■ **What you are asked to do**
Write out the items word for word, starting at the line that contains "Is white face" and ending at the last line of the items, with both of those lines included.

——

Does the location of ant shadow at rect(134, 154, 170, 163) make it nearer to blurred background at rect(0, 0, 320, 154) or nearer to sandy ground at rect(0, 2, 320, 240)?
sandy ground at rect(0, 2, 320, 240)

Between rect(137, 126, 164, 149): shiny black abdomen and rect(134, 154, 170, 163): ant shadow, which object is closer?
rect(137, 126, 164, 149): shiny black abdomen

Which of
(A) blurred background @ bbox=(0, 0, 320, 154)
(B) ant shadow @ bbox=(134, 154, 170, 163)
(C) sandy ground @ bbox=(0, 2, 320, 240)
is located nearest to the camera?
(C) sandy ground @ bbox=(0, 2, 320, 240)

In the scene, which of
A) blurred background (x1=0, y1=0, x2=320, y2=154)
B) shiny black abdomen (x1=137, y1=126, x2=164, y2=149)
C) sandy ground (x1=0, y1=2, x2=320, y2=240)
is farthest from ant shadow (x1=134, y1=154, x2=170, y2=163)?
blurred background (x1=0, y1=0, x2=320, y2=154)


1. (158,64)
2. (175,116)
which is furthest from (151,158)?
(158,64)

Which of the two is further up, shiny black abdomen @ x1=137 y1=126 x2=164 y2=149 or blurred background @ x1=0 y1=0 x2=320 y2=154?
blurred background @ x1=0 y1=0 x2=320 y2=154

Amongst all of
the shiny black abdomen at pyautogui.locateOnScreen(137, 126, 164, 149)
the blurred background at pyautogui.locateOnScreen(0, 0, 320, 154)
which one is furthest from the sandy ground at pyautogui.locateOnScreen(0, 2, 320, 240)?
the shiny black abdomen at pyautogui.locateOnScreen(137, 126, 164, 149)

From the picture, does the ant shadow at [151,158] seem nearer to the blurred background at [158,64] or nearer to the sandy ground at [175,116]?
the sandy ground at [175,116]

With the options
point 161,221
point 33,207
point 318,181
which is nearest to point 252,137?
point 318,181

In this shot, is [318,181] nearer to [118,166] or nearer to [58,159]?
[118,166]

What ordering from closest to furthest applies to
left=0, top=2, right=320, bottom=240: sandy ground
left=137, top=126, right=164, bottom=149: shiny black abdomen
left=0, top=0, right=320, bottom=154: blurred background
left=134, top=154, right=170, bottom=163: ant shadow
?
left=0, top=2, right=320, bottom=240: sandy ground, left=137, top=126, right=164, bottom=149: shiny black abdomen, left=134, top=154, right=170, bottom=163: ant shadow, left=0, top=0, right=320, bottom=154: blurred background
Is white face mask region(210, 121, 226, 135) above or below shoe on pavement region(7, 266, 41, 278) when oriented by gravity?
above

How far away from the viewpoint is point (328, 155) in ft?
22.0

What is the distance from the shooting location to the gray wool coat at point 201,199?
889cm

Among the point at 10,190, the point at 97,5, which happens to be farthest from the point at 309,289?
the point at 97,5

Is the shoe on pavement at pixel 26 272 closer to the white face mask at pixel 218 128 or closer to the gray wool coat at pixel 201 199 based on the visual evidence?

——

■ **Task response**
Is white face mask region(210, 121, 226, 135) above or below shoe on pavement region(7, 266, 41, 278) when oriented by gravity?
above

How far away from the viewpoint is point (328, 155) in ft?
22.0

What is the distance from the shooting location to the gray wool coat at point 201,199?
889cm

Among the point at 10,190, the point at 97,5, which happens to be farthest from the point at 309,289?
the point at 97,5

Is the shoe on pavement at pixel 26 272 closer to the white face mask at pixel 218 128 or closer to the gray wool coat at pixel 201 199 based on the visual evidence?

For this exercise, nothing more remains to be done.